** PROBLEMS TO SOLVE **
1/ Answer these questions about the analysis of the four options, one line each:
(a) Which set is considered when testing Option B?
(b) In Option C, what value of $x$ is taken to make the LHS true?
(c) Which option is named as the correct answer?
2/ Rewrite everything in the analysis of the four options from "RHS of A is" down to "is not valid.", putting "the first option" wherever "option A" appears.
*** Opening TEXT UNDER STUDY ***
Option A:
Consider the set of Integers.
RHS of A is always FALSE as when $x > y$ and $x + y \leq 0, y $must be negative. Now consider the largest element in the set - let it be $p.$ Now, RHS of option A says that there exists $x > p$ which is not possible for the set of integers (possible if we consider the set of real numbers).
LHS of A is true for the set of integers. This is because if we take $x = 1,$ LHS returns TRUE as for no $y \geq x, (x+y) < 0.$ Since, we have LHS TRUE and RHS FALSE, option A is not valid.
Option B:
Consider the set of positive integers.
RHS is then always TRUE as the first term of the OR clause is TRUE $(\exists x\forall y[(x>y))$ as for every positive integer we have another positive integer greater than it. Now, the LHS is FALSE as if we take any two positive integers $x,y$ we'll never get $x + y < 0.$ So, the biconditional statement is FALSE.
Option C:
Similar to option A, if we consider the set of integers, RHS is FALSE. LHS becomes TRUE as if we take $x = -1$ there is no $y \leq x$ such that $x + y > 0.$ So, the biconditional statement is FALSE.
Option D:
$\neg \exists x \forall y[(x<y)\rightarrow\forall z(x<z<y)]$
$\Longleftrightarrow \forall x \neg\forall y[(x<y)\rightarrow\forall z(x<z<y)]$
$\Longleftrightarrow \forall x \exists y\neg [(x<y)\rightarrow\forall z(x<z<y)]$
$\Longleftrightarrow \forall x \exists y\neg [\neg (x<y)\vee \forall z(x<z<y)]$
$\Longleftrightarrow \forall x \exists y [(x<y)\wedge \neg \forall z(x<z<y)]$
$\Longleftrightarrow \forall x \exists y [(x<y)\wedge \exists z \neg(x<z<y)]$
$\Longleftrightarrow \forall x \exists y [(x<y)\wedge \exists z ((z\leq x)\vee (y\leq z))]$
$\Longleftrightarrow \forall x \exists y \exists z [(x<y)\wedge ((z\leq x)\vee (y\leq z))]$
$\Longleftrightarrow \forall x \exists y \exists z [((x<y)\wedge (z\leq x)) \vee ((x<y)\wedge (y\leq z))]$
$\Longleftrightarrow \forall x \exists y \exists z [(z\leq x<y)\vee (x<y\leq z)]$
LHS $\Longleftrightarrow$ RHS
So, the correct answer is $(D)$.
*** Closing TEXT UNDER STUDY ***
*** Opening MATERIAL PROVIDED ***
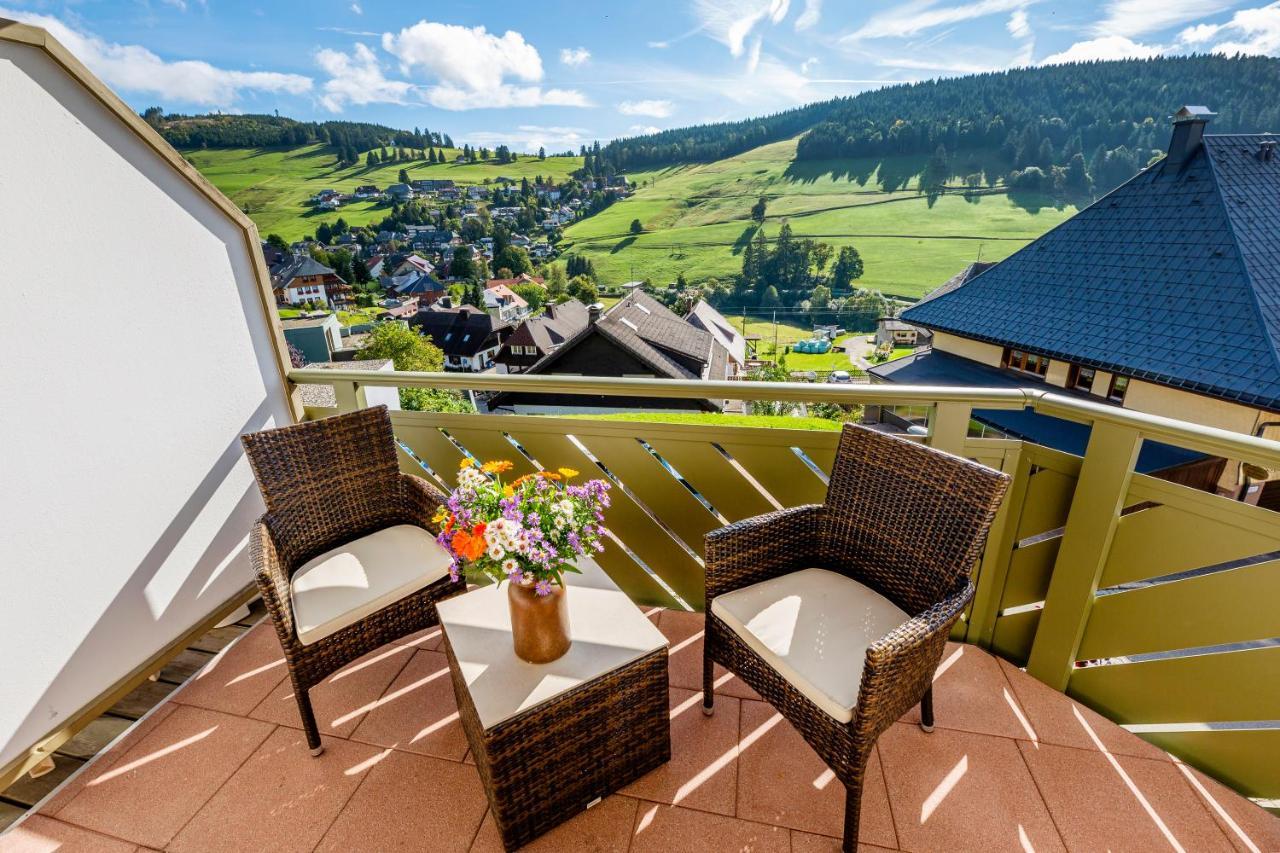 Hotel Engel - Familotel Hochschwarzwald Todtnauberg Kültér fotó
*** Closing MATERIAL PROVIDED ***
** RESPONSE LIST **
1/
(a) The set of positive integers.
(b) $x = -1$.
(c) Option (D).

2/
RHS of A is always FALSE as when $x > y$ and $x + y \leq 0, y $must be negative. Now consider the largest element in the set - let it be $p.$ Now, RHS of the first option says that there exists $x > p$ which is not possible for the set of integers (possible if we consider the set of real numbers).
LHS of A is true for the set of integers. This is because if we take $x = 1,$ LHS returns TRUE as for no $y \geq x, (x+y) < 0.$ Since, we have LHS TRUE and RHS FALSE, the first option is not valid.